**Что нужно сделать**
#1 Перепишите часть рассказа о днепропетровской тюрьме между словами "Мстили гитлеровцы жестоко." и "услышим что-нибудь новое." включительно, заменив "станцию" на "платформу".
#2 Перечислите всё, что в лозунге агитации из рассказа о днепропетровской тюрьме названо лучшим, чем угон на чужбину.

**Извлечённый текст**
--- --- ---

К началу 1943 года в днепропетровской тюрьме среди пленных стало уже широко известно, какая судьба ожидает советских людей, попавших в Германию. Агитация, которую мы проводили среди людей ("Лучше болезнь, лучше голод, лучше увечье и смерть, чем угон на чужбину!"), оказывалась с каждым днем все более действенной.
Мстили гитлеровцы жестоко. Уличенного в симуляции пленного забирали насильно. Только таких людей - видимо понимая, что работать на фашизм их не заставишь, - часто и не довозили до Германии.
Той же зимой мне довелось услышать страшную историю.
Однажды утром наших санитаров и рабочих погнали из тюрьмы на станцию. Мы решили, что прибыл какой-то транспорт, возможно люди с фронта, может, услышим что-нибудь новое.
Санитары вернулись в тюрьму поздно вечером, вид у них был не просто усталый, а удрученный. Я спросил знакомого мне пожилого санитара:
- Что нового?
Он посмотрел на меня, ничего не ответил, махнул рукой.
И только после долгого молчания проговорил:
- ...Одним словом - изверги, гады...
По привычке он осмотрелся по сторонам - в палате было тихо, слышались только вздохи да храп - и зашептал:
- Вот говорим, что фашизм и национал-социализм одно и то же. А я считаю, что к такому зверству, как фашизм, слово "социализм" даже издалека приставлять невозможно.
- Сегодня нас пригнали на железнодорожную станцию и повели в тупик. Там стоял воинский эшелон, окна теплушек закрыты, оплетены колючей проволокой, на дверях пломбы. Кругом тихо, только снег под ногами скрипит. Солнце тусклое, сквозь облака едва-едва пробивается. А ветер морозный, лицо жжет и продувает насквозь. Одеты-то мы, сами знаете, в тряпье.
Поезд охраняли автоматчики-эсэсовцы. Нас остановили от эшелона метрах в ста, мы притопываем, прыгаем, греемся, в общем. Смотрим, к поезду подошло какое-то начальство, стало пломбы снимать и открывать вагоны. Вагоны открыли, а всё, как и было, - тихо. Мы даже удивились. Слышно только, что фрицы переговариваются да овчарки лают, они же без псов своих - никуда.

--- --- ---

**Блок данных**
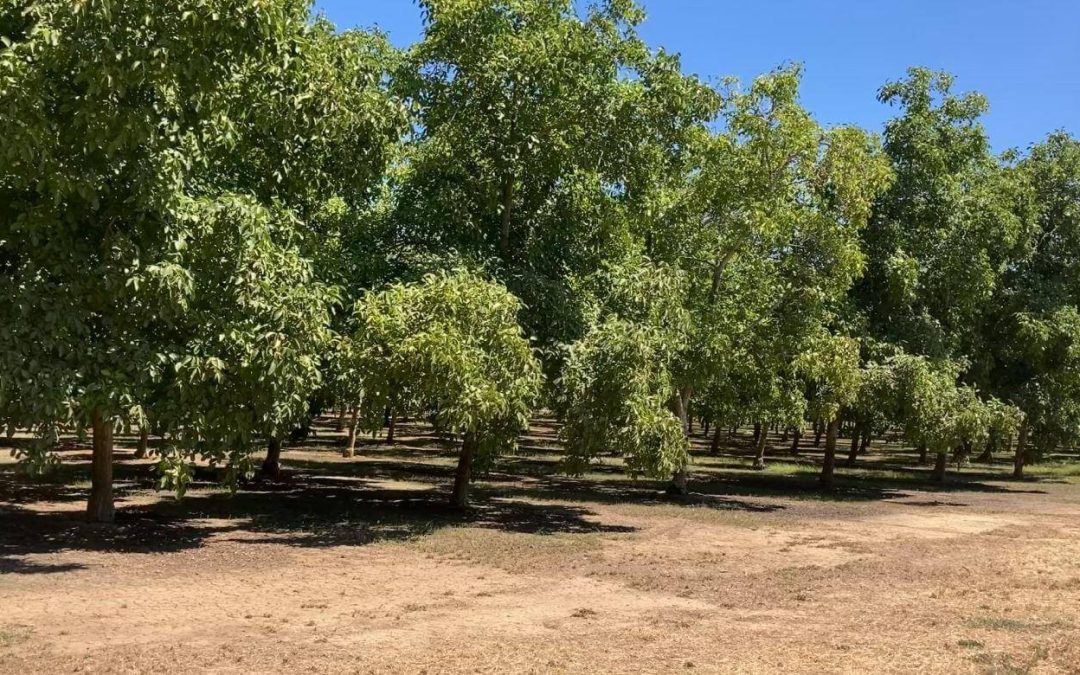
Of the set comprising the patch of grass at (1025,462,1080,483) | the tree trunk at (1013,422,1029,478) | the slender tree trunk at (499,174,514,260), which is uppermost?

--- --- ---

**Ответы к заданиям**
#1
Мстили гитлеровцы жестоко. Уличенного в симуляции пленного забирали насильно. Только таких людей - видимо понимая, что работать на фашизм их не заставишь, - часто и не довозили до Германии.
Той же зимой мне довелось услышать страшную историю.
Однажды утром наших санитаров и рабочих погнали из тюрьмы на платформу. Мы решили, что прибыл какой-то транспорт, возможно люди с фронта, может, услышим что-нибудь новое.

#2 Болезнь, голод, увечье и смерть.